Principle:Lance format Lance Tag Management
| Knowledge Sources | |
|---|---|
| Domains | Data_Engineering, Version_Control |
| Last Updated | 2026-02-08 19:00 GMT |
Overview
Tag management is the ability to create, read, update, delete, and list human-readable named references (tags) that point to specific versions of a Lance dataset.
Description
While version numbers are stable and unambiguous, they are not always convenient for human communication. Tags provide a way to assign meaningful names -- such as release-v2.1, training-baseline, or pre-migration -- to specific dataset versions. A tag is a lightweight JSON file stored under the dataset's _refs/tags/ directory that records the branch, version number, and manifest size.
Tags differ from branches in that they are simple pointers rather than mutable lines of development. A tag always refers to a single, fixed (branch, version) pair. Tags can be updated to point to a different version, but this is an explicit operation rather than the automatic advancement that occurs on a branch with each commit.

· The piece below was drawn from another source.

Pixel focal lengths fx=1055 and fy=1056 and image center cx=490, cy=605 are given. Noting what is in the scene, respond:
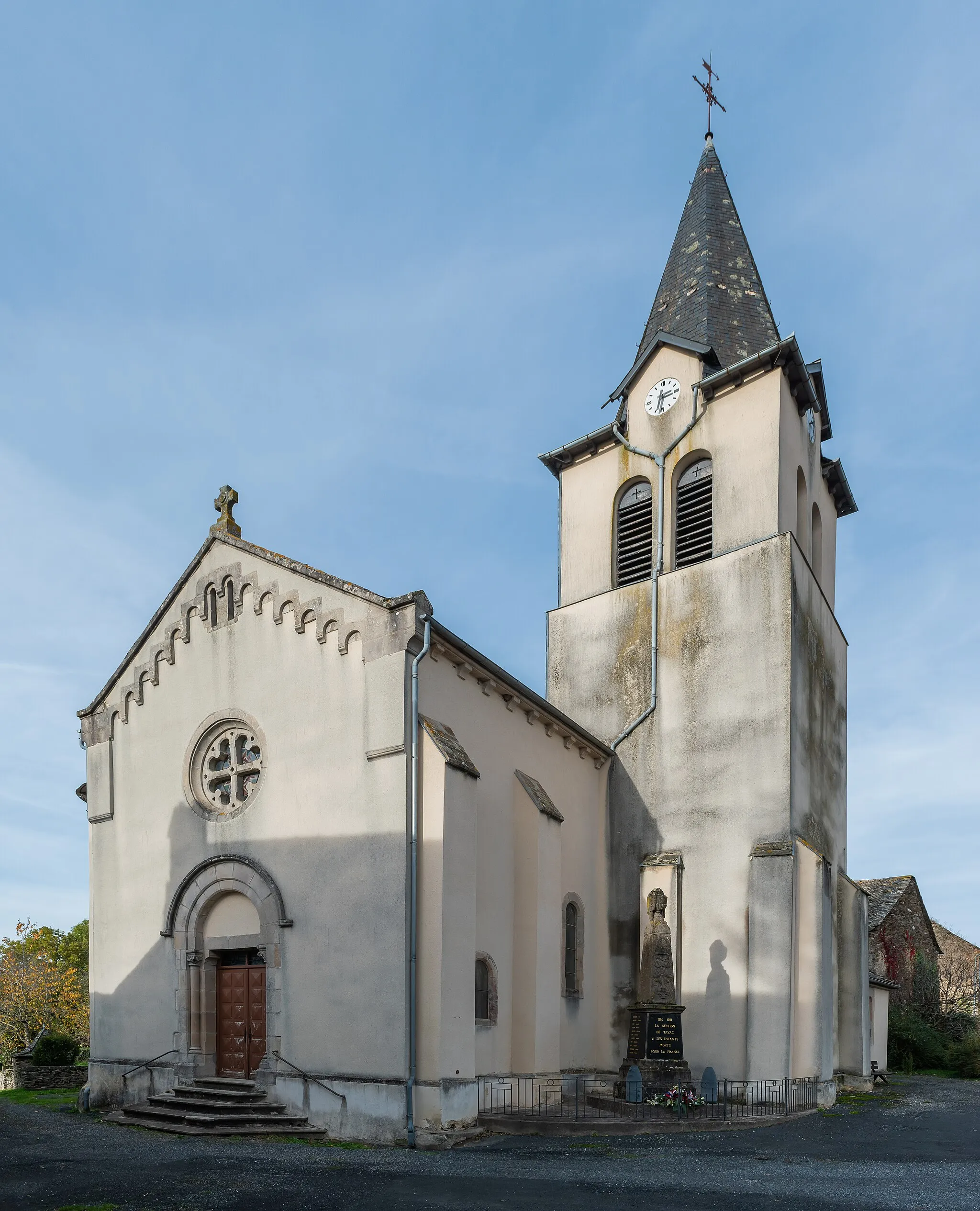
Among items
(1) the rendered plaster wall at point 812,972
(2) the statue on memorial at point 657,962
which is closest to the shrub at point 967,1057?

Lance enforces validation rules on tag names to prevent ambiguity and filesystem issues:
- Characters must be alphanumeric,
.,-, or_. - Names cannot start or end with a dot.
- Names cannot contain
..(double-dot). - Names cannot end with
.lock.
Usage
Use tags when:
- Marking release points -- tag the dataset version used for a production model deployment.
- Creating stable references -- give collaborators a name to check out rather than a version number.
- Annotating milestones -- mark versions that passed quality checks or represent significant data changes.
- Enabling time-travel by name --
dataset.checkout_version("my-tag")resolves the tag and loads the corresponding version.
Theoretical Basis
Storage Model
Tags are stored as individual JSON files at the path {base}/_refs/tags/{tag_name}.json. Each file contains a TagContents object:
{
"branch": "feature-branch", // null for main branch
"version": 42,
"manifestSize": 8192
}
This design has several properties:
- Atomicity via object-store put -- creating or updating a tag is a single
PUToperation, which is atomic on all supported object stores. - No coordination needed -- tags do not participate in the commit protocol; they are metadata-only references.
- Cheap enumeration -- listing tags requires only a directory listing of the
_refs/tags/prefix, followed by parallel reads of each JSON file.
CRUD Operations
The Tags struct exposes five primary operations:
- create(tag, ref) -- writes a new tag file; fails if the tag already exists.
- get(tag) -- reads and deserializes a single tag file.
- list() -- enumerates all tag files and returns a
HashMap<String, TagContents>. - update(tag, ref) -- overwrites an existing tag file; fails if the tag does not exist.
- delete(tag) -- removes the tag file; fails if the tag does not exist.
All operations validate the tag name before proceeding and verify that the referenced version actually exists in storage.